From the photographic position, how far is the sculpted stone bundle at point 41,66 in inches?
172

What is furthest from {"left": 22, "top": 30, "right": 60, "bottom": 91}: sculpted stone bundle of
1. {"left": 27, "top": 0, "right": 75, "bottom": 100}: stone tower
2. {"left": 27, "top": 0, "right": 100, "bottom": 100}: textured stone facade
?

===

▸ **Aim of the exercise**: Starting at the line containing "What is furthest" and continuing through the final line of the entries, turn those lines into a Markdown table with a No. column for the row number and a Text column for the line. Skip any blank lines.

▸ **Solution to this task**:
| No. | Text |
|---|---|
| 1 | What is furthest from {"left": 22, "top": 30, "right": 60, "bottom": 91}: sculpted stone bundle of |
| 2 | 1. {"left": 27, "top": 0, "right": 75, "bottom": 100}: stone tower |
| 3 | 2. {"left": 27, "top": 0, "right": 100, "bottom": 100}: textured stone facade |
| 4 | ? |